━━━━━ MATERIAL FOR THIS EXERCISE ━━━━━

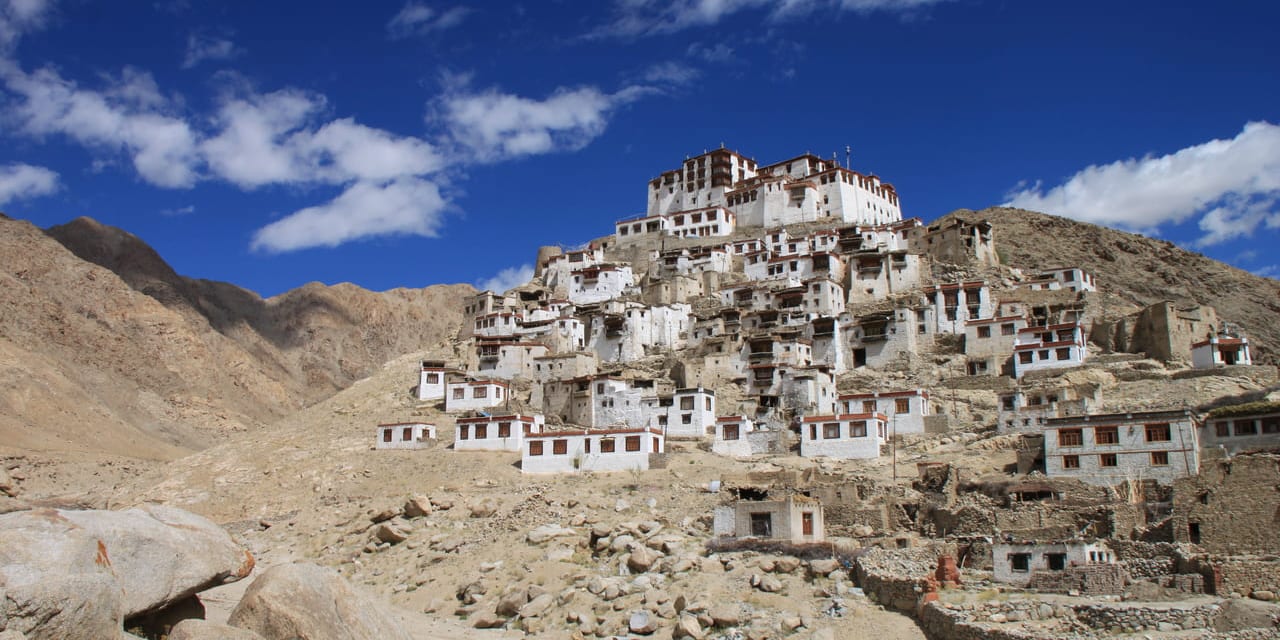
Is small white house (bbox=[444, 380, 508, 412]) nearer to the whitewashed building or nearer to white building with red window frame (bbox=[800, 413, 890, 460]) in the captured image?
white building with red window frame (bbox=[800, 413, 890, 460])

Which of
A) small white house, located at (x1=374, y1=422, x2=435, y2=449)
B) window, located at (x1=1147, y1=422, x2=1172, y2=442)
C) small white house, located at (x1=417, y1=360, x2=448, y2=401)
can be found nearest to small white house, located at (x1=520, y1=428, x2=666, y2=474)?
small white house, located at (x1=374, y1=422, x2=435, y2=449)

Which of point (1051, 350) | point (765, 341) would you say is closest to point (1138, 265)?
point (1051, 350)

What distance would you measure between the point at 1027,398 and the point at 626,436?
18.8m

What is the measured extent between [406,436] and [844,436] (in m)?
22.3

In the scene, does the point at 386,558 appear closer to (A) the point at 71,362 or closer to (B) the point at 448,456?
(B) the point at 448,456

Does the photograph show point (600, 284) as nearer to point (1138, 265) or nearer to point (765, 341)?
point (765, 341)

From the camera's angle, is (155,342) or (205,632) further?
(155,342)

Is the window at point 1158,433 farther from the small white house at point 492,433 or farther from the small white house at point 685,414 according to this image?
the small white house at point 492,433

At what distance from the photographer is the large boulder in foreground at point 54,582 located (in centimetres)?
1013

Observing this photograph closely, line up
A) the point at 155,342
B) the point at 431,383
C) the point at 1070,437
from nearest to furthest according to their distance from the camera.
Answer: the point at 1070,437 → the point at 431,383 → the point at 155,342

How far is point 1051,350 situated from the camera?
54.6 metres

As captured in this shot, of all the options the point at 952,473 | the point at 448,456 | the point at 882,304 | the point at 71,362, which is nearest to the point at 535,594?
the point at 952,473

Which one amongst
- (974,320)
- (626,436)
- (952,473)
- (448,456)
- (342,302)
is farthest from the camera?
(342,302)

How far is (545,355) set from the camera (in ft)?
206
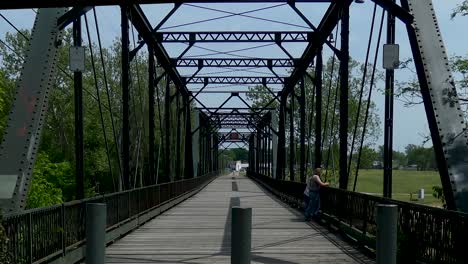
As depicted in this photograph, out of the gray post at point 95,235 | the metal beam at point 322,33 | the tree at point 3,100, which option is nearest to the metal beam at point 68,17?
the gray post at point 95,235

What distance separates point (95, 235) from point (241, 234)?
1.20 metres

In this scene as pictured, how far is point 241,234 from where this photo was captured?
428 centimetres

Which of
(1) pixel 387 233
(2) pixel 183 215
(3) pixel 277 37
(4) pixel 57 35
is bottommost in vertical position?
(2) pixel 183 215

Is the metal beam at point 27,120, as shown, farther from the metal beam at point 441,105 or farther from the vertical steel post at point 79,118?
the metal beam at point 441,105

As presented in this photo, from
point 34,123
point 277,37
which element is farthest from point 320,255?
point 277,37

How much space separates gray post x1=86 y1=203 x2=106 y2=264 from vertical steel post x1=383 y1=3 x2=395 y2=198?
29.0 ft

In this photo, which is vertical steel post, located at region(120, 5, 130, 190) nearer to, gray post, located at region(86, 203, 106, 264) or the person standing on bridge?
the person standing on bridge

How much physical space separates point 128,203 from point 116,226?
6.24 feet

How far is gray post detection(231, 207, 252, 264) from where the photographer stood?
426cm

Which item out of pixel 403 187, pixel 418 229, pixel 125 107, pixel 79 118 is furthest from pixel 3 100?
pixel 403 187

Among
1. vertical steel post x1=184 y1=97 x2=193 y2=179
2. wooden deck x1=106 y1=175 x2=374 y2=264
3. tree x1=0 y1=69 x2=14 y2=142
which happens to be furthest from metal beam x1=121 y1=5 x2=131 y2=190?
vertical steel post x1=184 y1=97 x2=193 y2=179

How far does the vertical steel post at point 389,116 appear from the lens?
504 inches

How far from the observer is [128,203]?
15336mm

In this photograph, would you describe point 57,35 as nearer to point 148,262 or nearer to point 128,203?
point 148,262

━━━━━

**PROBLEM TO SOLVE:**
Extract all of the material above verbatim, leaving out the pictures.

**FINISHED EXERCISE:**
Is small white house (bbox=[444, 380, 508, 412]) nearer to the whitewashed building or nearer to white building with red window frame (bbox=[800, 413, 890, 460]) in the captured image?
white building with red window frame (bbox=[800, 413, 890, 460])

Which of
A) small white house, located at (x1=374, y1=422, x2=435, y2=449)
B) window, located at (x1=1147, y1=422, x2=1172, y2=442)
C) small white house, located at (x1=417, y1=360, x2=448, y2=401)
can be found nearest to small white house, located at (x1=520, y1=428, x2=666, y2=474)?
small white house, located at (x1=374, y1=422, x2=435, y2=449)

Which of point (1051, 350) | point (765, 341) would you say is closest to point (1138, 265)?
point (1051, 350)

What distance would you measure between the point at 1027,398 and the point at 626,436?
18.8m

What is the measured extent between [406,436] and [844,436] (in m)?
22.3

In the scene, does the point at 386,558 appear closer to (A) the point at 71,362 or closer to (B) the point at 448,456?
(B) the point at 448,456

Does the photograph show point (600, 284) as nearer to point (1138, 265) or nearer to point (765, 341)?
point (765, 341)

From the camera's angle, is (155,342) or (205,632) further?
(155,342)

Is the window at point 1158,433 farther from the small white house at point 492,433 or farther from the small white house at point 685,414 according to this image?
the small white house at point 492,433

At what distance from the photographer is the large boulder in foreground at point 54,582 located (in centimetres)?
1013

Observing this photograph closely, line up
A) the point at 155,342
B) the point at 431,383
C) the point at 1070,437
from nearest to furthest according to their distance from the camera.
Answer: the point at 1070,437 → the point at 431,383 → the point at 155,342

How far is point 1051,350 situated from the camera?
54.6 metres

As captured in this shot, of all the options the point at 952,473 | the point at 448,456 | the point at 882,304 | the point at 71,362, which is nearest to the point at 535,594?
the point at 952,473

Which one amongst
- (974,320)
- (626,436)
- (952,473)
- (448,456)
- (342,302)
is farthest from the camera?
(342,302)

How far is (545,355) set from the camera (in ft)?
206
As depicted in this photograph, out of the gray post at point 95,235 | the metal beam at point 322,33 | the tree at point 3,100, which option is nearest to the metal beam at point 68,17?
the gray post at point 95,235

What distance separates point (95, 235) from point (241, 234)?
1.20 metres

In this scene as pictured, how far is point 241,234 from where this photo was captured?
428 centimetres

Which of
(1) pixel 387 233
(2) pixel 183 215
(3) pixel 277 37
(4) pixel 57 35
is bottommost in vertical position?
(2) pixel 183 215

Is the metal beam at point 27,120, as shown, farther from the metal beam at point 441,105 or farther from the vertical steel post at point 79,118?
the metal beam at point 441,105

As presented in this photo, from
point 34,123
point 277,37
which element is farthest from point 320,255?
point 277,37

How much space separates gray post x1=86 y1=203 x2=106 y2=264 from vertical steel post x1=383 y1=3 x2=395 y2=198?
29.0 ft

In this photo, which is vertical steel post, located at region(120, 5, 130, 190) nearer to, gray post, located at region(86, 203, 106, 264) or the person standing on bridge?
the person standing on bridge

How much physical space separates point 128,203 from point 116,226?
6.24 feet

How far is gray post detection(231, 207, 252, 264) from where the photographer stood?
426cm

Which item out of pixel 403 187, pixel 418 229, pixel 125 107, pixel 79 118 is furthest from pixel 3 100?
pixel 403 187

Among
1. vertical steel post x1=184 y1=97 x2=193 y2=179
2. wooden deck x1=106 y1=175 x2=374 y2=264
3. tree x1=0 y1=69 x2=14 y2=142
which happens to be furthest from metal beam x1=121 y1=5 x2=131 y2=190?
vertical steel post x1=184 y1=97 x2=193 y2=179

How far does the vertical steel post at point 389,116 appear from the lens?
504 inches

How far from the observer is [128,203]?
15336mm

In this photograph, would you describe point 57,35 as nearer to point 148,262 or nearer to point 128,203?
point 148,262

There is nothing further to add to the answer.